= EXERCISE INSTRUCTIONS =
**a.** Summarize the passage about stroke treatment costs in two sentences.
**b.** Answer these questions on the passage about stroke treatment costs.
(i) What does the writer say the measurement should be instead of door-to-needle?
(ii) Which listed title concerns injuries?
(iii) How many additional neurons does the writer exclude from the calculation?
**c.** Please retype everything in the passage about stroke treatment costs from "I was hoping" down to "the first week.".

= EXTRACT PROVIDED =
*-*-*

So you can quantify the bill you can provide your stroke hospital for not doing the absolute fastest puncture time. Door-to-needle is totally the wrong measurement. It should be how many minutes prior to door arrival. I had it in 90 minutes, so I lost 11,880 hours/495 days/1.34 years. Just maybe your stroke hospital/ambulance should be doing these much faster methods.
I was hoping one of these pieces of research would give me a value but they don't:
The value of DALY life: problems with ethics and validity of disability adjusted life years
Understanding and improving the one and three times GDP per capita cost-effectiveness thresholds
Economic Burden of Disability Adjusted Life Years (DALYs) of Injuries
Using Disability Adjusted Life Years to Value the Treatment of Thirty Chronic Conditions in the U.S. from 1987-2010
DALY to money conversion
I still like the very simple calculation of $1000 per dead neuron. At 177 million dead neurons in the first 90 minutes that would cost my stroke hospital 177 billion dollars. I'm excluding the additional 5.4 billion neurons they let die during the
neuronal cascade of death in the first week.

*-*-*

Collected data entries
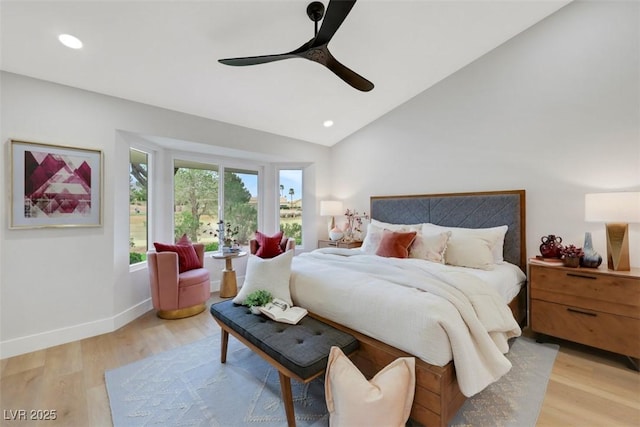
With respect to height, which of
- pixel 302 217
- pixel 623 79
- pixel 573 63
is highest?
pixel 573 63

*-*-*

= SOLUTIONS TO THE TASKS =
**a.** The passage argues that door-to-needle is the wrong measurement and that the count should be of minutes before door arrival, since the writer reports losing 11,880 hours, or 1.34 years, at 90 minutes. Finding no value in the research it lists, the writer prefers a figure of $1000 per dead neuron, which at 177 million neurons in the first 90 minutes would cost the stroke hospital 177 billion dollars.

**b.**
(i) How many minutes prior to door arrival.
(ii) Economic Burden of Disability Adjusted Life Years (DALYs) of Injuries
(iii) 5.4 billion

**c.**
I was hoping one of these pieces of research would give me a value but they don't:
The value of DALY life: problems with ethics and validity of disability adjusted life years
Understanding and improving the one and three times GDP per capita cost-effectiveness thresholds
Economic Burden of Disability Adjusted Life Years (DALYs) of Injuries
Using Disability Adjusted Life Years to Value the Treatment of Thirty Chronic Conditions in the U.S. from 1987-2010
DALY to money conversion
I still like the very simple calculation of $1000 per dead neuron. At 177 million dead neurons in the first 90 minutes that would cost my stroke hospital 177 billion dollars. I'm excluding the additional 5.4 billion neurons they let die during the
neuronal cascade of death in the first week.